BIDDEFORD – Amy Sutton spent her childhood bouncing from foster home to foster home, and never finished school.

She’s now 24 and lives in a car with her fiance. She tried adult education programs but never connected with her teachers and classmates, and dropped out each time.

But Sutton has found a safe haven in an unconventional new school.

At YouthBuild Biddeford, Sutton quickly clicked with a small group of classmates who understand her struggles with homelessness, poverty and depression. She also found a group of teachers and counselors who guide her through academics and developing job skills, and support her on her darkest days.

“You don’t find schools that are like that,” Sutton said. “A while ago I was going nowhere. My life has turned around completely since I started here.”

YouthBuild Biddeford, an alternative high school for at-risk youths, opened two months ago to give low-income students a chance to earn General Educational Development degrees while rehabbing Biddeford Housing Authority properties.

The program has quickly become a source of stability for its 10 students, say the teachers and mentors who work with them each day.

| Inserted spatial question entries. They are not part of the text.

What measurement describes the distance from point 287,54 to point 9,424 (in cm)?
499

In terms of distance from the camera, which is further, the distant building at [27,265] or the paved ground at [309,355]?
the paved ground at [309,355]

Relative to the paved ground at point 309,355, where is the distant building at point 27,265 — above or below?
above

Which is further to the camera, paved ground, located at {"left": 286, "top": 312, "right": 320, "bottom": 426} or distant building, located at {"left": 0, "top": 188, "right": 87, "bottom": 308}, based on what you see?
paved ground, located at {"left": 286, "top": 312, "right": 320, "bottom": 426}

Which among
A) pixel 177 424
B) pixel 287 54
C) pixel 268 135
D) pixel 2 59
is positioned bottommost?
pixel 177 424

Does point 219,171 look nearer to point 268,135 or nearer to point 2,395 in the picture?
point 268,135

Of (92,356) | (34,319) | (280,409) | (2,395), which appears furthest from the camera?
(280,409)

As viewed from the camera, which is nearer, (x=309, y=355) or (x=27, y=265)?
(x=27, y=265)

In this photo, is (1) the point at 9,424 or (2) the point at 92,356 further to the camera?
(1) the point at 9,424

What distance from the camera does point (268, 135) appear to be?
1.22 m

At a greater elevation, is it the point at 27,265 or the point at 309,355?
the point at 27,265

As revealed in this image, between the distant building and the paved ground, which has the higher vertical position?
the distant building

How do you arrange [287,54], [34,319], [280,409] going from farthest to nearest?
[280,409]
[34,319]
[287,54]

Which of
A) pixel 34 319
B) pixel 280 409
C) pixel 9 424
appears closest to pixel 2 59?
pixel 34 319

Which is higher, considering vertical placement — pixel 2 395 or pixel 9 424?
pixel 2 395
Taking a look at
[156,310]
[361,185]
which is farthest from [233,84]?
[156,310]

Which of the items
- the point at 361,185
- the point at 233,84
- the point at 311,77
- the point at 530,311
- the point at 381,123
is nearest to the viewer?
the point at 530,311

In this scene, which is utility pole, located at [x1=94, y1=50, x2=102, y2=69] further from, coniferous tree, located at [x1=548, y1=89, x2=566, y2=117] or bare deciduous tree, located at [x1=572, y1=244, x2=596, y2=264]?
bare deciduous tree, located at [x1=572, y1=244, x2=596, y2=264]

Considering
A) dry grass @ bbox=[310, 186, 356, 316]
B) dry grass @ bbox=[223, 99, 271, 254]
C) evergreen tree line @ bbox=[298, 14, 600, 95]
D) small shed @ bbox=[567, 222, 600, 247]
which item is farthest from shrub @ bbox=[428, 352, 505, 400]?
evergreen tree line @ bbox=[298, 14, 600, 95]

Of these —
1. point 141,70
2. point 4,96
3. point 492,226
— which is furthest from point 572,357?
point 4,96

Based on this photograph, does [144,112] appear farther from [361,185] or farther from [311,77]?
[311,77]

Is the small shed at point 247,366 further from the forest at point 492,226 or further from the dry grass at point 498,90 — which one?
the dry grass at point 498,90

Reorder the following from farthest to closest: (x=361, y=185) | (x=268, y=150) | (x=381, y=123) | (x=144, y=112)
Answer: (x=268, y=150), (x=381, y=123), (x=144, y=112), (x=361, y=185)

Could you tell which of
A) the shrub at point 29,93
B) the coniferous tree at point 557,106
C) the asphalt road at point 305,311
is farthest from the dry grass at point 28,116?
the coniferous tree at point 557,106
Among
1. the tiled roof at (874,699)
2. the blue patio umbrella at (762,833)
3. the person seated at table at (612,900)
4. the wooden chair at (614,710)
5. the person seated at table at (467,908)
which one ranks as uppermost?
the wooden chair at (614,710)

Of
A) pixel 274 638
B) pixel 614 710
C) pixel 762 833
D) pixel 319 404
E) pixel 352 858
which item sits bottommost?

Many of the students have suffered from mental illness, substance abuse, run-ins with police and other problems that make it difficult for them to succeed in a traditional school setting, said Nancy Kopack, the program’s director.

YouthBuild Biddeford will host an open house from 1 to 2 p.m. Thursday to show off its renovated classroom space in a former church sanctuary on Crescent Street.

On Tuesday, students painted the walls a sunny yellow and divided the large room into smaller areas with painted doors.

After the Biddeford Housing Authority won a $685,000 grant for the two-year program, it teamed up with LearningWorks, which has run a YouthBuild program in Portland for nearly 20 years.

The program in Biddeford started with five students before doubling its enrollment in March.

As many as 10 more students could join at the end of this month.

“There are a lot of students in need of services in this area,” Kopack said.

The South Street neighborhood, where the school is located, is one of the poorest areas of the city.

The YouthBuild programs in Biddeford and Portland are the only two in Maine. Nationally, there are 272 YouthBuild programs in 46 states, funded through grants administered by the Department of Labor.

“Public schools do a really good job for the majority of kids, but for some kids that setting just doesn’t work,” said Ethan Strimling, CEO of LearningWorks. “We can really individualize the educational experience for young people. It allows them to feel more like a part of the community and that they’re with peers who have struggled in similar ways.”

After being referred to the program through schools, friends, service agencies or the Maine Department of Corrections, students attend YouthBuild for about nine weeks.

School days alternate between classroom time to prepare for GED exams and work on construction projects.

Many students will earn Home Builders Institute certificates.

Each student receives a stipend of as much as $23 a day for working hard and behaving well during the program.

Students also receive on-site counseling from a staff counselor and assistance preparing for jobs from a specialist with Jobs for Maine Graduates.

“We’re opening options for them they didn’t have before,” said Paul Comeau, the construction site manager, who works with students as they rehab nearby properties of the Biddeford Housing Authority. “This gives them a leg up.”

Ricky Brochu, a 20-year-old student from Biddeford, is aiming to turn his experience with YouthBuild Biddeford into a career in the construction industry.

He dropped out of high school three years ago after constantly getting in trouble, but wanted to go back to school to provide a better life for himself and his 2-year-old daughter, Sophia.

“I was tired of doing the same thing. I wasn’t getting nowhere in a regular high school,” he said. “I wanted to believe in myself, so I came here.”

Since February, Brochu has learned to better control his anger. He finds he focuses better in a school environment with fewer students.

“It’s not so many kids, so my head’s not running constantly,” he said. “This is a great environment.”

Sutton, who along with Brochu was among the first five students in the program, says YouthBuild Biddeford is a positive program that will allow her to pursue her dream of opening a homeless shelter and weekend soup kitchen in Biddeford.

She’d also like to earn a commercial driver’s license.

“I have huge dreams and I hope this school will help me succeed,” Sutton said.

While Sutton feels the program has already had a positive effect on her, she believes its impact will be felt throughout the city.

“This is what’s going to rebuild Biddeford,” she said.